Страшная, дикая, одинокая, дорогой читатель, жизнь таких вот отринутых непринятых королев — жен в чужих для них странах! Это целый исторический студиум и непременно, при наличии свободного времени, можно было бы этим вопросом заняться, а сейчас бедной нашей Елизавете хоть в петлю лезь! Зачем в петлю? Ее более цивилизованным способом жизни лишат. Королева Бона старается вовсю. Неизвестно, что из предметов Елизаветы она мазала своим знаменитым ядом: книжку какую, как Екатерина Медичи, перстенек ли, или кубок с вином? Во всяком случае, ее сын Зигмунт Август потом, когда отношения его с матерью окончательно испортятся, будет письменно предупреждать своих слуг, чтобы осматривали кубки и ни в коем случае не наливали его супруге (второй) вина в кубки, едино в прозрачные стаканы, в которых яд более виден. Потом начнет опасаться и за свою жизнь, убежденный, что мать отравила его первую и вторую жену. Так или нет было на самом деле, история вам на сто процентов на этот вопрос не ответит, правдой есть только то, что в 1545 году, прозябнув на польском дворе семь лет, королева Елизавета умирает. Королева Бона, наверное, От такой радости побежала пудовую свечку богу ставить и нищих с черного хода денежками одаривать: наконец-то можно сына достойно женить! Взглянем на европейские королевские дворы. Которая из французских инфанток свободна? А может, из испанских, а может…

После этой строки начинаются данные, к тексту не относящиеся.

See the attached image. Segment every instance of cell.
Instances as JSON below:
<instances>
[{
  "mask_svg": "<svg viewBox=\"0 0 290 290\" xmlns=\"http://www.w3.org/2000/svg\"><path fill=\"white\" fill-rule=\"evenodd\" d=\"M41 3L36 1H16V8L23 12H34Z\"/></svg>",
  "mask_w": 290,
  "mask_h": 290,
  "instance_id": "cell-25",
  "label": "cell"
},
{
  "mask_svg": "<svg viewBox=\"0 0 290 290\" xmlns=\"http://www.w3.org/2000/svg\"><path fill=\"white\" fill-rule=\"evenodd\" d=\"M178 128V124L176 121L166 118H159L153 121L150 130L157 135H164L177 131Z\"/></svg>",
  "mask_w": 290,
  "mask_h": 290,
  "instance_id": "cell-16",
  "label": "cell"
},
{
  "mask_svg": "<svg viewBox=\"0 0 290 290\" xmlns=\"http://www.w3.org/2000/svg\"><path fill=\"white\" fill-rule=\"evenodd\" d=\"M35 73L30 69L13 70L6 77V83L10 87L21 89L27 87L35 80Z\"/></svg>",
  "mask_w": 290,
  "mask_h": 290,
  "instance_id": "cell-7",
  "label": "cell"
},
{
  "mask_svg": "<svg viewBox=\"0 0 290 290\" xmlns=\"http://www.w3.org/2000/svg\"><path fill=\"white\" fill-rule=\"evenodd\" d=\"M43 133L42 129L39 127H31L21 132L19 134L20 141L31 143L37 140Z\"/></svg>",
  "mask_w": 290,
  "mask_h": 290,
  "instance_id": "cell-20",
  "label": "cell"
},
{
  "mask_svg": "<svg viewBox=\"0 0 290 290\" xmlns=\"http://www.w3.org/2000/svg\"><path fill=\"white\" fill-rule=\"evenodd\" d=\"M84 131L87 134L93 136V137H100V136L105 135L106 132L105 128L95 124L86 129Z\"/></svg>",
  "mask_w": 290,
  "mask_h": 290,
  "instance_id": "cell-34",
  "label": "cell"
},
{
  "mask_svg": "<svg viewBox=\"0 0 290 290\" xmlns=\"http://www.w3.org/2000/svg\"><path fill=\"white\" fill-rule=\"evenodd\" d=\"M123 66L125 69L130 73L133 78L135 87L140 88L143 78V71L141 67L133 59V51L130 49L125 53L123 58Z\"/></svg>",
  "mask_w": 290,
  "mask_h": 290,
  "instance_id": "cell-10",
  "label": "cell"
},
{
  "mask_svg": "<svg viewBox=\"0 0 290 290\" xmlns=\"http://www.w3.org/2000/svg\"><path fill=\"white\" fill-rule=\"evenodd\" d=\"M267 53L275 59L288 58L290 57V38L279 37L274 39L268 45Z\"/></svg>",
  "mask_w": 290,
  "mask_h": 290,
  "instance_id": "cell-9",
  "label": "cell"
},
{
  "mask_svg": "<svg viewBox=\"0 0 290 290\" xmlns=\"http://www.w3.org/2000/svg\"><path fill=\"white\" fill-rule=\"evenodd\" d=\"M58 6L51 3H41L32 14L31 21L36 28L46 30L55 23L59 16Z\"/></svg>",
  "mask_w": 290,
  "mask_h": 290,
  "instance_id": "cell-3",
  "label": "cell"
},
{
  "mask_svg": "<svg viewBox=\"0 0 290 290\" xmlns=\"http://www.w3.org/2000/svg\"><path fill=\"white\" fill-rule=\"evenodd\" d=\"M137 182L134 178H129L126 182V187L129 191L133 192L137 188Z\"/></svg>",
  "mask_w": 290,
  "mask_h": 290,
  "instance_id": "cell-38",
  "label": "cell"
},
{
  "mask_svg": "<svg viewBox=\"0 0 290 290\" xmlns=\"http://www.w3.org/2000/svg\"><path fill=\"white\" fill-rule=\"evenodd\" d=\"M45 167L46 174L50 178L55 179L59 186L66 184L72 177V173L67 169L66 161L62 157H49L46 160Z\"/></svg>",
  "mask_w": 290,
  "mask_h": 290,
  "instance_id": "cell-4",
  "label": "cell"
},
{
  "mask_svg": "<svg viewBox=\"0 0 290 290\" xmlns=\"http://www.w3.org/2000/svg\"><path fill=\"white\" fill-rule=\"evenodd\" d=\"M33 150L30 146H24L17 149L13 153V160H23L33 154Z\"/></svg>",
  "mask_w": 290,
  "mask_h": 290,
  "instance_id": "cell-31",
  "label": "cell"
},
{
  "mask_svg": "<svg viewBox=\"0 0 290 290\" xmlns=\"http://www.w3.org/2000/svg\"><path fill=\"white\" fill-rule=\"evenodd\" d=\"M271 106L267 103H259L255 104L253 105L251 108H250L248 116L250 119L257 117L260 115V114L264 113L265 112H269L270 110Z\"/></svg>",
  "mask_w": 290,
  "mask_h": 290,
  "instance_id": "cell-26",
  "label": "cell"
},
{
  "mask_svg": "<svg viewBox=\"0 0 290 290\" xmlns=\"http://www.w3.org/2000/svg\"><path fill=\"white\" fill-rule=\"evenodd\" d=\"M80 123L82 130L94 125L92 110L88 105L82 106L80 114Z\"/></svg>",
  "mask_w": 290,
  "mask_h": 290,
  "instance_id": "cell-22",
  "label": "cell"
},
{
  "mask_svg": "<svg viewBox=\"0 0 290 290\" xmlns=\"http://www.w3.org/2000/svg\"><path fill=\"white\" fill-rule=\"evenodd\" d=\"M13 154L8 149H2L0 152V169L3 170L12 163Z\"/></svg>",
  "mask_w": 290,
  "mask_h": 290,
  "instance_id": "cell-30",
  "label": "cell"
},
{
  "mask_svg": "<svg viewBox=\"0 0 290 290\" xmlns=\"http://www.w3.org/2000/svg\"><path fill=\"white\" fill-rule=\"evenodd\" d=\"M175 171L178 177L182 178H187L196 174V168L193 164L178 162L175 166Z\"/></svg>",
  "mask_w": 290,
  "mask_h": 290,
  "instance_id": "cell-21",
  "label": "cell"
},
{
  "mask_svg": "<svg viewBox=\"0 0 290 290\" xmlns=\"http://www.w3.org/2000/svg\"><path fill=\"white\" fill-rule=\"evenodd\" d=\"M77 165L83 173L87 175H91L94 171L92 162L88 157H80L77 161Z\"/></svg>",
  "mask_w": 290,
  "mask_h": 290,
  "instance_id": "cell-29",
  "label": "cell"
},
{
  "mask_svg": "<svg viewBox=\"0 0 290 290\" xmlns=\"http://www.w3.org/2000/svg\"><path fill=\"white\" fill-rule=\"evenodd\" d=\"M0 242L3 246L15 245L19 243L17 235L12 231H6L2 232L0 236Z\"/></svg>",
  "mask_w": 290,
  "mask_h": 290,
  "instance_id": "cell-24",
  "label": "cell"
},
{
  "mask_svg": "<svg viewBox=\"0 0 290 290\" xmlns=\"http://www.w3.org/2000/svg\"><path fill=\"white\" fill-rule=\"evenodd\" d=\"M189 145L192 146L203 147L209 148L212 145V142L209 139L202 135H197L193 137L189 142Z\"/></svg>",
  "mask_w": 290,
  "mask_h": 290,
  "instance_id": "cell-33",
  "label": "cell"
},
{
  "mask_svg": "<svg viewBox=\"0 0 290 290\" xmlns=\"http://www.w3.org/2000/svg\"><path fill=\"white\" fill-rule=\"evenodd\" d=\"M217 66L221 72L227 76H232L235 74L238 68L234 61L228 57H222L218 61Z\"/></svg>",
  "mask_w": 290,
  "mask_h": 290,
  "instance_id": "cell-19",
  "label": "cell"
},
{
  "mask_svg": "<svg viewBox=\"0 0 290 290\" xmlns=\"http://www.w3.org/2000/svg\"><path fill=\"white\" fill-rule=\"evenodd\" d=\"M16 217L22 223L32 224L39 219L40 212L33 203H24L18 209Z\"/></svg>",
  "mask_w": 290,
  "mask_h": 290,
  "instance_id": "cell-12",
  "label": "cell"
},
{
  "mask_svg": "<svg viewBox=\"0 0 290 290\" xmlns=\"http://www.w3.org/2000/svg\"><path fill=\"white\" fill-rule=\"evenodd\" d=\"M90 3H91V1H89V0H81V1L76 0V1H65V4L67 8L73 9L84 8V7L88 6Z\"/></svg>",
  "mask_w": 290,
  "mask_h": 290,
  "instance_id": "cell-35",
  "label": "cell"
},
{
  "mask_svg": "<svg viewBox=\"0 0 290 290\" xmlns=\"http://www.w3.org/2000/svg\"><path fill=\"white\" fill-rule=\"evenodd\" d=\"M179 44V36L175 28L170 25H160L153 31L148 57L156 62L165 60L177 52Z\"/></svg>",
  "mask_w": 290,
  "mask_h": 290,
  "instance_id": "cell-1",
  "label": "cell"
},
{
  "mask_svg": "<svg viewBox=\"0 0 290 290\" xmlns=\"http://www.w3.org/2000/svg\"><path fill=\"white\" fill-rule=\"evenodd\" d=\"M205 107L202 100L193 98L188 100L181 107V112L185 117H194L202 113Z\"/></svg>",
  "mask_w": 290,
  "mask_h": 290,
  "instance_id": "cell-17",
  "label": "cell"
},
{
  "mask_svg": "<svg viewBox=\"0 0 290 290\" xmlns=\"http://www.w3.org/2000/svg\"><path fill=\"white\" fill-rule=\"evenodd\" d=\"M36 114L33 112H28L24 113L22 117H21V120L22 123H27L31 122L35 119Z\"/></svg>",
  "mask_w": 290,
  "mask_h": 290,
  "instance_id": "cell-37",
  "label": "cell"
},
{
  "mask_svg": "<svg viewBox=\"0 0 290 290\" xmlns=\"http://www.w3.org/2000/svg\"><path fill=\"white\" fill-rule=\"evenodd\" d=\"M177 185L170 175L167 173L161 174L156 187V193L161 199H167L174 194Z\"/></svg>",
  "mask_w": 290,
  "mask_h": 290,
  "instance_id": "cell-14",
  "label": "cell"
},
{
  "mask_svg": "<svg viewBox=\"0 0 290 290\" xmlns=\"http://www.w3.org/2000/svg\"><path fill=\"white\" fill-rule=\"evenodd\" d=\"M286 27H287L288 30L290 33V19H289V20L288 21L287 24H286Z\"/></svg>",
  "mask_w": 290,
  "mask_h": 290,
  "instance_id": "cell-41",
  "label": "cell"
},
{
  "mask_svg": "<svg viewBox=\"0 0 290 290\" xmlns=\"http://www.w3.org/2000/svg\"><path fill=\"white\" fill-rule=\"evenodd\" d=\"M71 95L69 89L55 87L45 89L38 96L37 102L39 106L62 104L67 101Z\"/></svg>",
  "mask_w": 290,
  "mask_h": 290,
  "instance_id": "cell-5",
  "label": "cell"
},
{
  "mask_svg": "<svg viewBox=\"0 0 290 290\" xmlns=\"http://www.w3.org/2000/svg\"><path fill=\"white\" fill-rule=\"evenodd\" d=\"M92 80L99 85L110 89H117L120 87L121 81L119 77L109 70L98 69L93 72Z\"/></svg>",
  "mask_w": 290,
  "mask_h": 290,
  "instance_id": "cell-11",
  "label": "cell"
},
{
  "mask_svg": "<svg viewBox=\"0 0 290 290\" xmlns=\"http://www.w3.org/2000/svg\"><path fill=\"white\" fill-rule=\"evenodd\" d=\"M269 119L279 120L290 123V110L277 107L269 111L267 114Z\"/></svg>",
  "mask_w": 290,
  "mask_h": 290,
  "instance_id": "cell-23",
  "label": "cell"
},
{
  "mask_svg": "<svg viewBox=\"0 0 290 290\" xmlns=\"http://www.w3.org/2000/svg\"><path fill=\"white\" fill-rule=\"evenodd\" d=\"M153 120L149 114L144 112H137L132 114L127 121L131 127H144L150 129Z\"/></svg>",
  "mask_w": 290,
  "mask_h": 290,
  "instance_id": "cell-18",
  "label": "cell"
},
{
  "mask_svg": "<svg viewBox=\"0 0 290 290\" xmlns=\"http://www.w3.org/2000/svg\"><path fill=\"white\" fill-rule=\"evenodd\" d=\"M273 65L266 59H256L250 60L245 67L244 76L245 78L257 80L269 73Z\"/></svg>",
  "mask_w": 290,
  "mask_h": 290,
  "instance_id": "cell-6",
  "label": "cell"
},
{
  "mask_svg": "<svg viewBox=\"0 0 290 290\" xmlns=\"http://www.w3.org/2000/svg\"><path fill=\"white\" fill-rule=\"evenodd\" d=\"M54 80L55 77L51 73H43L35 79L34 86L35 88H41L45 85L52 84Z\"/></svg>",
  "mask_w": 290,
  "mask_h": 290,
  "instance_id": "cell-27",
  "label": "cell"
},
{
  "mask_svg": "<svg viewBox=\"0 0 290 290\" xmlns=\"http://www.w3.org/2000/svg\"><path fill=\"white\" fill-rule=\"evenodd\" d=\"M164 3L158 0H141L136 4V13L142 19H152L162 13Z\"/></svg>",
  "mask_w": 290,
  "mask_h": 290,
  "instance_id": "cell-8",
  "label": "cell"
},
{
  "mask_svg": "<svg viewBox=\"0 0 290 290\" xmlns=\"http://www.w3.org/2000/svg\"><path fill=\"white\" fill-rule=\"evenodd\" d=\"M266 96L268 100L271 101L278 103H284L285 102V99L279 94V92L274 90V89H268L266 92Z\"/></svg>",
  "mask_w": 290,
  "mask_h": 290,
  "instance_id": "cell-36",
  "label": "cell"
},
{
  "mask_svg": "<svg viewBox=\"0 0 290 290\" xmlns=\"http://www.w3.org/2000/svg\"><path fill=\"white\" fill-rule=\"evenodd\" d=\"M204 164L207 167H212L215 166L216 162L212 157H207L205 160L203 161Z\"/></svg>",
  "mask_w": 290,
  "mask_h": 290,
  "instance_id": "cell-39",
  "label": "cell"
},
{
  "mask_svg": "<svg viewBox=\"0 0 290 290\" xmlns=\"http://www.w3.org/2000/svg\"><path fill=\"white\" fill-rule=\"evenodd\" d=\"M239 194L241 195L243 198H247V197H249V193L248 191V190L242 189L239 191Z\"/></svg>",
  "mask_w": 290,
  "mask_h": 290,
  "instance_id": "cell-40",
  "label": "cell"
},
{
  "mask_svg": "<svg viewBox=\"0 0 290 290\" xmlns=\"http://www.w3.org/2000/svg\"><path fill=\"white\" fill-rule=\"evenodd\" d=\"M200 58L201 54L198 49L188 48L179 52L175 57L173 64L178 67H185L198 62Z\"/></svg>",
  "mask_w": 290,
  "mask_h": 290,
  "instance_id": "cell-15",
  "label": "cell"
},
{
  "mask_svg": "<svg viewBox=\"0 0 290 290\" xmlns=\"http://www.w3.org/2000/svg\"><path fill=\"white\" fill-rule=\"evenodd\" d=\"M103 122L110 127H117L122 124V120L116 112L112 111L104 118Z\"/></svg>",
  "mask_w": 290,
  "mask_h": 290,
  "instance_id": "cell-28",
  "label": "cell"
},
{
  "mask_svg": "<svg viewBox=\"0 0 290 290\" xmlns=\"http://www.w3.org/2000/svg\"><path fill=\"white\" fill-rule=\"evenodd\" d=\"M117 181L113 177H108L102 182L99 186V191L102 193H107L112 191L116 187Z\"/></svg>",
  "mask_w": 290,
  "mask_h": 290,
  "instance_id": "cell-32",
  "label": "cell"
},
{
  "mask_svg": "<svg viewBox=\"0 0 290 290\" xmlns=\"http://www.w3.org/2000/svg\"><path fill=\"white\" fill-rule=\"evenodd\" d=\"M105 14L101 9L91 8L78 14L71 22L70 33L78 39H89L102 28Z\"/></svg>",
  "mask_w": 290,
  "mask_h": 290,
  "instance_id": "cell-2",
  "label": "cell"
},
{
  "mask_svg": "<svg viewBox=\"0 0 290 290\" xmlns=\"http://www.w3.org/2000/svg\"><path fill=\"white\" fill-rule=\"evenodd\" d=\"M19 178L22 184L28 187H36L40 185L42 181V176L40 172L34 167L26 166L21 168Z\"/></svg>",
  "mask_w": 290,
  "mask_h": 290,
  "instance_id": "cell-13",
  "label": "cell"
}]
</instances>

«Мы и сами с усами», — сказал Зигмунт Август своей матери и без всякого ее совета взял и смертельно влюбился в Литве в одну вдовушку, бывшую жену простого воеводы — Барбару Радзивилл. Да так здорово влюбился, что ни одного дня без ее ласк прожить не может. Свой дворец в Вильно открыл, рядом Барбаре особняк построил, и вот они уже вместе то на охоте, то на балах танцуют, то в королевском алькове любовью занимаются. Королева Бона не мешала. Против любви с метрессой она не возражала. «Пусть сынок резвится, надо же ведь и ему удовольствия иметь после тяжкой жизни с нелюбимой женой». Метресса — не королева, власти никакой не имеет и, кроме малого ущерба казне, ничего государству принести не может. Не тут-то было!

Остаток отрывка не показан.